■ Instructions to follow ■
Extract each of the lines below and reproduce them word for word.

■ Material supplied ■

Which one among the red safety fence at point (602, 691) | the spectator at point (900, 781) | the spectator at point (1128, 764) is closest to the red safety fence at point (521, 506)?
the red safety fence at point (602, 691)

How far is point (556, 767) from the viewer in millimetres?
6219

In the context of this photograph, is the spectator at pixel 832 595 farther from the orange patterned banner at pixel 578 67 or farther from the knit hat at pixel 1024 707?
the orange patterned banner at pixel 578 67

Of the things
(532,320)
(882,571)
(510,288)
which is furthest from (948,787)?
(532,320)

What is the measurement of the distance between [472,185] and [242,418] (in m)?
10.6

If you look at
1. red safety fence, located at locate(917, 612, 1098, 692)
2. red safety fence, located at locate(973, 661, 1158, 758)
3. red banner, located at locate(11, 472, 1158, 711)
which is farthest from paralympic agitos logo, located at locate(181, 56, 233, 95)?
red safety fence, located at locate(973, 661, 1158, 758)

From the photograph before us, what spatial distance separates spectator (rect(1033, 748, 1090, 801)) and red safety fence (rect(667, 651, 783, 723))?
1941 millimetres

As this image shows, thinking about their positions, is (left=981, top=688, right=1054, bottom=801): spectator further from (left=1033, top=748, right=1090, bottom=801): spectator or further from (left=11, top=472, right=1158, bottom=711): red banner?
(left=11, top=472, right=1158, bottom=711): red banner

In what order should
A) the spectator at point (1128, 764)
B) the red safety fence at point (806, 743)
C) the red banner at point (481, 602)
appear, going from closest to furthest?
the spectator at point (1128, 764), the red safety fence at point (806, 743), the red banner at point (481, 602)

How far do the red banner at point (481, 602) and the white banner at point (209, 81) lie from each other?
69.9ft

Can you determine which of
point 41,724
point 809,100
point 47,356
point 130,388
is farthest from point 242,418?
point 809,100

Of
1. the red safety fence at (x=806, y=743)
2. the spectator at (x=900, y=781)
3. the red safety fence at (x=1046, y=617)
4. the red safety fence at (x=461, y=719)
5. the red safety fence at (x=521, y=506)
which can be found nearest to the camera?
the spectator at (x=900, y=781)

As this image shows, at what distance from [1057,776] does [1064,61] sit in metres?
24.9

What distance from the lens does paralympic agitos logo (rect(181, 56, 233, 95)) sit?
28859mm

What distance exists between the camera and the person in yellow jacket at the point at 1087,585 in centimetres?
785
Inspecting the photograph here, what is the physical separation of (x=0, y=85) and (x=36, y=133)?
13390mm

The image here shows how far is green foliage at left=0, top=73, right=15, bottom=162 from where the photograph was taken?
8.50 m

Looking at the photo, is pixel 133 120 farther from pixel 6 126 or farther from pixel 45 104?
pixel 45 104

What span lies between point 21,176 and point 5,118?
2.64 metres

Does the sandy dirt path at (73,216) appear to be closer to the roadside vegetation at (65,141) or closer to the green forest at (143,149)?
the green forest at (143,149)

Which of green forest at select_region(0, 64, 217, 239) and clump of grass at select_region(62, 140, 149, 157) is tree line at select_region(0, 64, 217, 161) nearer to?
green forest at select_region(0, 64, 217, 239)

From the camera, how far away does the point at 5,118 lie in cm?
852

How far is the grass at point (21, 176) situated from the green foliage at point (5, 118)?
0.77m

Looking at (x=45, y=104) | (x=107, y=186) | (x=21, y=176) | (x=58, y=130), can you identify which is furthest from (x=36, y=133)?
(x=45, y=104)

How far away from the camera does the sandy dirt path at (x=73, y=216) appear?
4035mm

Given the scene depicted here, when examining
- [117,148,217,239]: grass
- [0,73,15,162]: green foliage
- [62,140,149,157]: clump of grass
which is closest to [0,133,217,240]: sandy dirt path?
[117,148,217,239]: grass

■ Right answer ■
Which one among the red safety fence at point (602, 691) | the spectator at point (900, 781) | the spectator at point (1128, 764) is closest to the red safety fence at point (521, 506)?
the red safety fence at point (602, 691)

How far is point (556, 767) from the viewer in millimetres?
6219

In the context of this photograph, is the spectator at pixel 832 595 farther from the orange patterned banner at pixel 578 67 or farther from the knit hat at pixel 1024 707?
the orange patterned banner at pixel 578 67

Of the things
(532,320)
(882,571)
(510,288)
which is furthest from (948,787)?
(532,320)

What is the measurement of the distance between [472,185] and [242,418] (in m)?
10.6

If you look at
1. red safety fence, located at locate(917, 612, 1098, 692)
2. red safety fence, located at locate(973, 661, 1158, 758)
3. red banner, located at locate(11, 472, 1158, 711)
which is farthest from paralympic agitos logo, located at locate(181, 56, 233, 95)?
red safety fence, located at locate(973, 661, 1158, 758)

From the photograph before us, what spatial distance separates spectator (rect(1033, 748, 1090, 801)) and red safety fence (rect(667, 651, 783, 723))?
1941 millimetres

As this image shows, thinking about their positions, is (left=981, top=688, right=1054, bottom=801): spectator further from (left=1033, top=748, right=1090, bottom=801): spectator or further from (left=11, top=472, right=1158, bottom=711): red banner?
(left=11, top=472, right=1158, bottom=711): red banner

In what order should
A) the spectator at point (1128, 764)
B) the red safety fence at point (806, 743)
C) the red banner at point (481, 602)
appear, going from closest to furthest?
the spectator at point (1128, 764), the red safety fence at point (806, 743), the red banner at point (481, 602)

How far do the red banner at point (481, 602) and the white banner at point (209, 81) lie from each other?
69.9ft

Can you determine which of
point 41,724
point 809,100
point 47,356
point 130,388
is farthest from point 242,418?
point 809,100

Of
1. the red safety fence at (x=806, y=743)
2. the spectator at (x=900, y=781)
3. the red safety fence at (x=1046, y=617)
4. the red safety fence at (x=461, y=719)
5. the red safety fence at (x=521, y=506)
which can be found nearest to the camera?
the spectator at (x=900, y=781)

As this image shows, at what distance from [1057,776] does [1064,61] sit in metres?
24.9

What distance from the lens does paralympic agitos logo (rect(181, 56, 233, 95)) sit?
28859mm

What distance exists between the camera and the person in yellow jacket at the point at 1087,585 in centimetres?
785
Inspecting the photograph here, what is the physical separation of (x=0, y=85) and (x=36, y=133)?
13390mm

The image here shows how far is green foliage at left=0, top=73, right=15, bottom=162 from where the photograph was taken?
8.50 m

Looking at the photo, is pixel 133 120 farther from pixel 6 126 or farther from pixel 45 104?
pixel 45 104

What span lies between point 21,176 and point 5,118?
2.64 metres

Does the sandy dirt path at (73,216) appear to be closer to the roadside vegetation at (65,141) or closer to the green forest at (143,149)?
the green forest at (143,149)

Which of green forest at select_region(0, 64, 217, 239) and clump of grass at select_region(62, 140, 149, 157) is tree line at select_region(0, 64, 217, 161) nearer to?
green forest at select_region(0, 64, 217, 239)

From the camera, how far away does the point at 5,118 lie in cm?
852

How far is the grass at point (21, 176) situated from the green foliage at point (5, 118)?
0.77m

Looking at (x=45, y=104) | (x=107, y=186) | (x=21, y=176) | (x=58, y=130), can you identify which is furthest from (x=36, y=133)?
(x=45, y=104)

How far away from the camera does the sandy dirt path at (x=73, y=216) appear?
4035mm

Given the scene depicted here, when examining
- [117,148,217,239]: grass
- [0,73,15,162]: green foliage
- [62,140,149,157]: clump of grass
which is closest to [0,133,217,240]: sandy dirt path?
[117,148,217,239]: grass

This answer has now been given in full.